> [ТЕКСТ ЗАДАНИЯ 1]:
Выпишите из фрагмента текста без изменений отрывок между словами «Еще одно замечание» и «духовном, политическом, культурном.» включительно.
> [ТЕКСТ ЗАДАНИЯ 2]:
Извлеките без изменений строки записей между строкой, содержащей «From the available choices», и концом записей включительно.

> [ФРАГМЕНТ ТЕКСТА]:
-*-*-
Беспросветный мрак, дикость, фанатизм, нищета, жестокость, разорение, налеты чумы, казни и прочие ужасы, представленные в «медиевистических» картинах Бергмана и Куросавы (у каждого по-своему, разумеется; об изображении условного, собирательного «темного» скандинавского Средневековья в «Седьмой печати» Бергмана см.: Lindley 1998; Aberth 2003, 215–243; Haydock 2008, 41–46, 52–53; Синицын, Синицына 2016, 125–128, 130–131 — с библиографией). Но аисторизм этих фильмов не подвигает историков, искусствоведов или кинокритиков к осуждению шведского и японского режиссеров за их ложно-этнический «стиль», будто их цель заключалась в том, чтобы очернить родную культуру, высмеять и унизить свою историю. Такие упреки представляются нелепыми.

И наконец, по поводу эпилога «Рублева», где дождем «бессловесные кони залиты, и те рублёвские фрески смыты», так что «ничего не осталось», чем завершает (с многоточием) Солженицын свою статью. эти последние кадры кинофильма представляют гармонию красоты природы и искусства — мира, созданного Творцом, и продуктов художественного творчества человека. Об этом символе гармонии, единства, символе обретенного «земного рая» (и очистительный дождь здесь как символ духовного исцеления), приведу замечание C. Сальвестрони: «В финале фильма, когда в кадре остается последняя икона — “Спас”, музыка, сопровождавшая образы, постепенно уступает место дождю, скользящему по сырому дереву с правой стороны иконы  и мочащему  в последнем кадре нескольких лошадей в пустынном месте необыкновенной красоты» (Сальвестрони 2009, 38).

Еще одно замечание в целом о символизме в искусстве. По большому счету,  и вся иконописная традиция сплошь символична; равно как  и творчество русского мастера Андрея Рублева. Тонкие посохи в руках трех ангелов «Троицы» — «символы странничества» (Лихачев 2014, 6), и сама эта рублевская икона является символом духовного единства мира, символом возрождения Руси в единстве — духовном, политическом, культурном.

Критик Солженицын упрекает Тарковского в переизбытке дождей, гиперболизации символов, «удручающих (видимо, самого критика — А.С.) своим нагромождением». Но сам Солженицын часто использует метафоры, символы (одно «Красное колесо» чего стоит, да и рассказы, и «Крохотки»), прибегает к гиперболизации. Для художника/писателя это понятно и близко, а вот для историка — опять же, вызывает недоумение. В уже упомянутом ранее рассказе «Захар-Калита» Солженицын называет сражение на Поле Куликовом «битвой материков» (sic!): «Таких битв не на одних нас, а на всю Европу в полтысячи лет выпадала одна. эта битва была не княжеств, не государственных армий — битвой материков» (Солженицын 1990, 293). Но разве верно данное определение? О каких «материках» говорит писатель? Должно быть, он имеет ввиду Европу и Азию (?). Но великое сражение 1380 г. произошло на одном континенте — Евразии, т. е. на европейско-азиатском материке; и участвовали в нем только евразийцы. Впрочем, если это риторический троп, этакая поэтическая метафора литератора Солженицына… И опять же, из Восточной Европы (из-за западных пределов русских земель) за «азиатов» шел «европейский» правитель — литовский князь Ягайло Ольгердович. Тогда кто выступал за Азию, а кто за Европу? Поди знай, что здесь подразумевалось под «битвой материков».
-*-*-
> [ИСХОДНЫЕ ДАННЫЕ]:

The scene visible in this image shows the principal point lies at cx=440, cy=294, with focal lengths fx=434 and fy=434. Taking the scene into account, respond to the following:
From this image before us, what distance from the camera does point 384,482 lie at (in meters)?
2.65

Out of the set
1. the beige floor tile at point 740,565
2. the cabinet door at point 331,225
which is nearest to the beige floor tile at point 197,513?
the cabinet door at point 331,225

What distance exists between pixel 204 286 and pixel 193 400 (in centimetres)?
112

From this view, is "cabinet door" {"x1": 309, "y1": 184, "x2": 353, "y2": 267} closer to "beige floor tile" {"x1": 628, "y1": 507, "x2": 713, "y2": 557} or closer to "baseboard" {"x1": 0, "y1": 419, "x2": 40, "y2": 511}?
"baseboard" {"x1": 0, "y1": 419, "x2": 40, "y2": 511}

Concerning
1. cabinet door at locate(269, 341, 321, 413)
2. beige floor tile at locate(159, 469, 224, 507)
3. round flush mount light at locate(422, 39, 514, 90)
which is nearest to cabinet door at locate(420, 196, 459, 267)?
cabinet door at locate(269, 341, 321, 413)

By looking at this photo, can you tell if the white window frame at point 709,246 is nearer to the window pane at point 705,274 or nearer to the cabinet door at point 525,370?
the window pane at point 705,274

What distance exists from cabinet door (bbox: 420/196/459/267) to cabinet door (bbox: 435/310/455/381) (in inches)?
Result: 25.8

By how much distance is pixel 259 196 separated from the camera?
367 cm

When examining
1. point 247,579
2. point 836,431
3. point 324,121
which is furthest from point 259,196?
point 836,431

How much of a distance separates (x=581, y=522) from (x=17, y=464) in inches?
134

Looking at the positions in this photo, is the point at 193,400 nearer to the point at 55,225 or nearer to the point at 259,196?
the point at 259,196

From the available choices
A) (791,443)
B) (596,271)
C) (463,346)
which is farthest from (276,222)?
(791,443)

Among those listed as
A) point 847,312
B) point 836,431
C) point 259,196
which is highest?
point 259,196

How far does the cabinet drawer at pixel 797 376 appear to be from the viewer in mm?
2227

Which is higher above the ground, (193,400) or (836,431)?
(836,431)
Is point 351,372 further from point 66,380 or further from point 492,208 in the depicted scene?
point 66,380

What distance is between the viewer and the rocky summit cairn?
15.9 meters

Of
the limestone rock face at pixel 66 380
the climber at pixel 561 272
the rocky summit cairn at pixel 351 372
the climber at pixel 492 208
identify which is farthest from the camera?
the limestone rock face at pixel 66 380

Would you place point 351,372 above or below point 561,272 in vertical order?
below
-*-*-
> [ПРАВИЛЬНЫЙ ОТВЕТ 1]:
Еще одно замечание в целом о символизме в искусстве. По большому счету,  и вся иконописная традиция сплошь символична; равно как  и творчество русского мастера Андрея Рублева. Тонкие посохи в руках трех ангелов «Троицы» — «символы странничества» (Лихачев 2014, 6), и сама эта рублевская икона является символом духовного единства мира, символом возрождения Руси в единстве — духовном, политическом, культурном.

> [ПРАВИЛЬНЫЙ ОТВЕТ 2]:
From the available choices
A) (791,443)
B) (596,271)
C) (463,346)
which is farthest from (276,222)?
(791,443)

Among those listed as
A) point 847,312
B) point 836,431
C) point 259,196
which is highest?
point 259,196

How far does the cabinet drawer at pixel 797 376 appear to be from the viewer in mm?
2227

Which is higher above the ground, (193,400) or (836,431)?
(836,431)
Is point 351,372 further from point 66,380 or further from point 492,208 in the depicted scene?
point 66,380

What distance is between the viewer and the rocky summit cairn?
15.9 meters

Of
the limestone rock face at pixel 66 380
the climber at pixel 561 272
the rocky summit cairn at pixel 351 372
the climber at pixel 492 208
identify which is farthest from the camera?
the limestone rock face at pixel 66 380

Would you place point 351,372 above or below point 561,272 in vertical order?
below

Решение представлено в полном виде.